Her Great Idea

On the train back from Edinburgh yesterday afternoon, Margaret was pressing me to publish my “Magritte and Krazy Kat” presentation and the “Sensing Hermeneutics” presentation. I demurred, arguing that they depend heavily on graphics and audio that would be hard to reproduce (affordably) in print, and that I don’t have the fastidiousness and stubbornness to fight for permission to reproduce all the images from rights-holders clearly enough to satisfy most publishers.
 
Margaret riposted that I should then put the presentations online, with the full rhetorical force of foisting my own ideas on me. It seems like a great idea, so I took her up on her offer to edit the presentation I gave yesterday, and I’ll hand over the “Sensing Hermeneutics” ms after “Magritte and Krazy Kat” is ready. Then I’ll whip up PDFs, and Kindle and iPad editions. As always, Thanks, Margaret!
 

3 thoughts on “Her Great Idea

  1. i want, kindle please! (my kindle has evolved to be my “serious reading” option, while my nook remains recreational, chiefly because of title availability on the former: only at amazon.) but why is publishing in digital format any easier, rights-wise, than traditionally? because the permissions rights are often, as yet, unspecified? or is it a distribution question? inquiring minds want to know! 🙂

  2. @e — Well, the copyright issues aren’t legally different, but I wouldn’t have to bang heads with a publisher’s lawyers.
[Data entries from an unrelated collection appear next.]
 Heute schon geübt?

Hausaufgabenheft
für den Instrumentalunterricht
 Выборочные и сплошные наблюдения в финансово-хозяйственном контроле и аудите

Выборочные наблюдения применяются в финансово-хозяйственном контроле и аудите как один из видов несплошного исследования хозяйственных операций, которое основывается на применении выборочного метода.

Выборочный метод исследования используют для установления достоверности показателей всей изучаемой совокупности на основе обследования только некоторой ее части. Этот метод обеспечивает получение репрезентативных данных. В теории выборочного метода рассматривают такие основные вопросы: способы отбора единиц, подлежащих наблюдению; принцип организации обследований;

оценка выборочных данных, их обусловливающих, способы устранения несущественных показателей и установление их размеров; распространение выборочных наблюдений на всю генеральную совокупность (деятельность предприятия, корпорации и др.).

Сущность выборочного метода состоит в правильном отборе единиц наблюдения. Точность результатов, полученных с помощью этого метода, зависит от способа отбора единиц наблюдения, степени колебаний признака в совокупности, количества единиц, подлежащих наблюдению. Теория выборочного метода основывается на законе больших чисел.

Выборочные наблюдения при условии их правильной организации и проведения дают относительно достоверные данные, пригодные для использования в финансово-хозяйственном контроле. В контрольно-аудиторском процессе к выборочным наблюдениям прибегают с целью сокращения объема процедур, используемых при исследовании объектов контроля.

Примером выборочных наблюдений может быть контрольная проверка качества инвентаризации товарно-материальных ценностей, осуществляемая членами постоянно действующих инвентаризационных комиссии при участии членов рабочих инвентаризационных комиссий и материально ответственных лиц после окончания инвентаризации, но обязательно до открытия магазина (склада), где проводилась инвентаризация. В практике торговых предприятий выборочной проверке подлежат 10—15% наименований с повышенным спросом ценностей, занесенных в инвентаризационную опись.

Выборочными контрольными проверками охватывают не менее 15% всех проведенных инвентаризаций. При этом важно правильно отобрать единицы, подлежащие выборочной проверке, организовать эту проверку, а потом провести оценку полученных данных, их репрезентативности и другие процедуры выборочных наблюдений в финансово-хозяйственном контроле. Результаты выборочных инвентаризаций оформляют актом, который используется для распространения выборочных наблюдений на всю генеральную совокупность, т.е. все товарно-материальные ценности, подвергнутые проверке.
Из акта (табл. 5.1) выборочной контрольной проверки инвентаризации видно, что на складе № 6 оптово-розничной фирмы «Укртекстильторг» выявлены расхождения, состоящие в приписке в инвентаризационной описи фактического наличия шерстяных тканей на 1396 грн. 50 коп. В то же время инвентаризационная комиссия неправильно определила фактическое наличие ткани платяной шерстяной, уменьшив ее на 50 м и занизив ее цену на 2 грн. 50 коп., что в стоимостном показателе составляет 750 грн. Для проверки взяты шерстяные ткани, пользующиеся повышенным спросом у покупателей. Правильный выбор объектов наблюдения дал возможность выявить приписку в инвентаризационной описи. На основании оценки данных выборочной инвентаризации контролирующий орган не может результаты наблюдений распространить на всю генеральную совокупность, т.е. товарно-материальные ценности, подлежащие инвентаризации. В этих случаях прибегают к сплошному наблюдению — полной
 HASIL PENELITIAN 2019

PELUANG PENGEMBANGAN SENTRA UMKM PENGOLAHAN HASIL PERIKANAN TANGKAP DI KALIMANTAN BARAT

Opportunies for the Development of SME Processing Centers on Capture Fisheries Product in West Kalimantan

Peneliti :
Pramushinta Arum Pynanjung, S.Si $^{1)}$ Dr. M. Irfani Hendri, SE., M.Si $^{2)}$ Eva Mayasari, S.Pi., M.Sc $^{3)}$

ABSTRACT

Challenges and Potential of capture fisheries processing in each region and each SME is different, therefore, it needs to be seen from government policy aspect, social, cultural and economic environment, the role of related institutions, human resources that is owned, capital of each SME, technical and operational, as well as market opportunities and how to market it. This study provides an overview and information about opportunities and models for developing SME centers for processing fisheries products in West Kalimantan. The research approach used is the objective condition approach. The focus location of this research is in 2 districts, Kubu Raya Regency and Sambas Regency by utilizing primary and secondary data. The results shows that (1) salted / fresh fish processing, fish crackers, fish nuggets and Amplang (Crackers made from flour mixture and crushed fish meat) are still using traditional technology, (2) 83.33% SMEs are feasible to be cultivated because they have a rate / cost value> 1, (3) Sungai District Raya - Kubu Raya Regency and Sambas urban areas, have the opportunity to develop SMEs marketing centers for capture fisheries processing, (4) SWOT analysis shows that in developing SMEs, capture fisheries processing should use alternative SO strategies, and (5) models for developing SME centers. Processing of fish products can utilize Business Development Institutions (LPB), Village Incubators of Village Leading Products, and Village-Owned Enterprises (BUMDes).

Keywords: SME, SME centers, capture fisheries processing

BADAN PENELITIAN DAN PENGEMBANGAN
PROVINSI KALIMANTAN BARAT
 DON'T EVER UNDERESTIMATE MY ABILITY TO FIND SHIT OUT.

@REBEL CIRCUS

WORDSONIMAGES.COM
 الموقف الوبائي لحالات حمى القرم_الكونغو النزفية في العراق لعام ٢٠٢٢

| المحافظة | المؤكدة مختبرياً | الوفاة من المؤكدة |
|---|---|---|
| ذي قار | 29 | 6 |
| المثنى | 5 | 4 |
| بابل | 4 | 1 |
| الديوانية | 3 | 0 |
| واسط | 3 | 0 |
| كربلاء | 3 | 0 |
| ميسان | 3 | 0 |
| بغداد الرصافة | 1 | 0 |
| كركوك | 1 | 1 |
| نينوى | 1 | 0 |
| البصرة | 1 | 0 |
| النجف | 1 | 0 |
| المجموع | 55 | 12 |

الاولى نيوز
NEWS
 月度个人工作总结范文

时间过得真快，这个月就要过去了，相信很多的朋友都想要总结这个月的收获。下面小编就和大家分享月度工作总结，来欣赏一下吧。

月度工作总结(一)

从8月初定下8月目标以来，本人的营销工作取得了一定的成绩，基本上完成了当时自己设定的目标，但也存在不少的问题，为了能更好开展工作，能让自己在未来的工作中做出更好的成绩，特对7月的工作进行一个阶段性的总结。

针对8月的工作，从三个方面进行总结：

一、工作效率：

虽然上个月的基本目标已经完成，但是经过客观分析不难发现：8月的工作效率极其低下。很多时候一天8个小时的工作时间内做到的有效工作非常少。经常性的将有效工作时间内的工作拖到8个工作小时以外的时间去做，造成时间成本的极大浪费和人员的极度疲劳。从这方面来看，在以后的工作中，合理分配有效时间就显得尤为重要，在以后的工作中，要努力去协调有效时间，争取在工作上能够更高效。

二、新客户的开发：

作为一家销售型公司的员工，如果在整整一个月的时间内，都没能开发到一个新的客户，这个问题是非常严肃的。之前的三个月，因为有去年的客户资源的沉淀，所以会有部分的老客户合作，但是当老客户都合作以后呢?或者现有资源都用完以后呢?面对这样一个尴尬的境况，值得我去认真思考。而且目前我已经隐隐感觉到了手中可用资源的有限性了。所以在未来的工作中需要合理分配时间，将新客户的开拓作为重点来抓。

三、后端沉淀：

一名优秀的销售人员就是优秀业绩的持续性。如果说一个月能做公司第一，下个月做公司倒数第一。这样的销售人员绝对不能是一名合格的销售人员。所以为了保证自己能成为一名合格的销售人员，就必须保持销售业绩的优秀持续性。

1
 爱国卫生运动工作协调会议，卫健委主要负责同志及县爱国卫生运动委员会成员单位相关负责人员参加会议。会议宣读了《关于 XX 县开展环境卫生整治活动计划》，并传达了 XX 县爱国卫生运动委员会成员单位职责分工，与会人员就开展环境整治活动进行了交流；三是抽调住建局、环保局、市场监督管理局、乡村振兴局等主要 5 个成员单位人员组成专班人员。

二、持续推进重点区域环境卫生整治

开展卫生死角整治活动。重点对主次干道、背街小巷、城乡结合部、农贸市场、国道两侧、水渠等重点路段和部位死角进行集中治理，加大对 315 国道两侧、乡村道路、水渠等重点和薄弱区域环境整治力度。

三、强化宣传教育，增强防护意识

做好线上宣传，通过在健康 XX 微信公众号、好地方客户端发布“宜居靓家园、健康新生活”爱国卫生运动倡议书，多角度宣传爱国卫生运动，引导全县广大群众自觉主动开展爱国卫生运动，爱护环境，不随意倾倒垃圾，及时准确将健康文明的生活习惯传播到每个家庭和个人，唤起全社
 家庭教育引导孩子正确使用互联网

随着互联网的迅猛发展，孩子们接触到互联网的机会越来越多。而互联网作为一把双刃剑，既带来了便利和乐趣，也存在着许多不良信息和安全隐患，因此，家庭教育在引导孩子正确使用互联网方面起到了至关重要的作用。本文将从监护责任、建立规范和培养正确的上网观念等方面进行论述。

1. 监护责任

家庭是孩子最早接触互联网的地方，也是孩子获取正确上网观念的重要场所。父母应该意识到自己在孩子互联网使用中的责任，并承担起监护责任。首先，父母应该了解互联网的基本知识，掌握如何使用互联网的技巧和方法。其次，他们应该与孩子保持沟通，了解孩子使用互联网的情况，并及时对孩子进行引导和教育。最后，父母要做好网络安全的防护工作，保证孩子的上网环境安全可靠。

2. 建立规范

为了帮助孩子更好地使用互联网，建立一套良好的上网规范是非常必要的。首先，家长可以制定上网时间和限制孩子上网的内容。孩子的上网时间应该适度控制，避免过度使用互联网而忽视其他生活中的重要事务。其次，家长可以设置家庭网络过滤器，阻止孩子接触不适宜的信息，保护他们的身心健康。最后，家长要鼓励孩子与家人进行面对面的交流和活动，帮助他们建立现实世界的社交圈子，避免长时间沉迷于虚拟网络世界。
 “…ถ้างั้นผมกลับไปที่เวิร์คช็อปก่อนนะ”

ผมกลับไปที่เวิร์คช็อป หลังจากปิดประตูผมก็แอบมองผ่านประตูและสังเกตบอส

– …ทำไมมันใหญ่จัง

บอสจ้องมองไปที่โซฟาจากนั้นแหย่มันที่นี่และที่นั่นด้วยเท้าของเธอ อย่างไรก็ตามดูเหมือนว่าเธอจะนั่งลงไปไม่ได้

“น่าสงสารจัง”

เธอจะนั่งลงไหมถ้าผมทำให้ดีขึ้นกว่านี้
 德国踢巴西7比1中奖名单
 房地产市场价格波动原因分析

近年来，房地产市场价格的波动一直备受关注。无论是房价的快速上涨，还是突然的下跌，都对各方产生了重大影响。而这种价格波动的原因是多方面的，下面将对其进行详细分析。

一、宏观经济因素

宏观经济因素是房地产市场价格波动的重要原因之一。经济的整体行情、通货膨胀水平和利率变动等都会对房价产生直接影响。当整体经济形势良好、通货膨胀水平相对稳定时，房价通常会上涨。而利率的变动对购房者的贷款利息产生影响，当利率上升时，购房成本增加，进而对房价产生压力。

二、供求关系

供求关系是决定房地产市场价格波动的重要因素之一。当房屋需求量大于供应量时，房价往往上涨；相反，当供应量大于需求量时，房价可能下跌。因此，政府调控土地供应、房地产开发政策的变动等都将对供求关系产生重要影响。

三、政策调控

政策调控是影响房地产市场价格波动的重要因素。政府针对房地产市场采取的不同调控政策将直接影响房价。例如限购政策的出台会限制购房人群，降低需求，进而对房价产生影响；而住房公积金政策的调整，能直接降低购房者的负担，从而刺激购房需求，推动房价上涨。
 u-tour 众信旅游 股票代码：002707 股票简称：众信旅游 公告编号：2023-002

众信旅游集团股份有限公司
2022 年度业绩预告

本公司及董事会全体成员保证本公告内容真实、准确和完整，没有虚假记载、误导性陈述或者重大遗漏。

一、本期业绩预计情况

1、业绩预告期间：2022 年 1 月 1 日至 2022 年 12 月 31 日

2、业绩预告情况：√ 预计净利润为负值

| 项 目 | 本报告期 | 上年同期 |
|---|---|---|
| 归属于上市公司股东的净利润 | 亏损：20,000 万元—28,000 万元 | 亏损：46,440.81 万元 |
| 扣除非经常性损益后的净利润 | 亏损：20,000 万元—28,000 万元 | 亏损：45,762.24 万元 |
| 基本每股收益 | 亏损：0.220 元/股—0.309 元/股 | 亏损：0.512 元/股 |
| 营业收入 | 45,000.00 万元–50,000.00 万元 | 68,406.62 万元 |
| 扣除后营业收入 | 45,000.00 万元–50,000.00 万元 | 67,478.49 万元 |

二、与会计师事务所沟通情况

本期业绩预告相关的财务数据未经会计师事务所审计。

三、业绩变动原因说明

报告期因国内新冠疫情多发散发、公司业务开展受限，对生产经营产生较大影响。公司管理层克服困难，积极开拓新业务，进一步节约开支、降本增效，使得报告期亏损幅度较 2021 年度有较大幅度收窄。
In reality, I’d just fold at the least sign of direct pressure, but would at least have gotten some versions of the essay out.
     
    @elliott — “Mag/KK/Hermeneutics” expatiates on some of Magritte’s language art (especially an essay entitled “Les Mots et Les Images” from La Révolution Surréaliste — I like saying “la révolution surréaliste” during presentations) and some themes from George Herriman’s “Krazy Kat” comics to lend credence to my point that words aren’t the paradigmatic medium of information, and that we can think through interpretive problems more satisfactorily if we begin by thinking of interpretation as a matter of anticipation/expression (on one hand) and inference/uptake/apprehension on the other hand, rather than as an effort to extract “meaning” from its containment or concealment in words. It’s my anti-“subsistent meaning” talk, with cool illustrations.
     
    “Sensing Hermeneutics” heads in the same direction by looking at the ways that written communication is always inflected by the appearance of the letters — so that the “meaning” can’t be simply an immanent quality of the words. It then goes on to illustrate other ways that non-verbal information affects “the meaning”, again such that (for instance) NWA’s “Straight Outta Compton” is very different from Nina Gordon’s, even though the words may be just the same.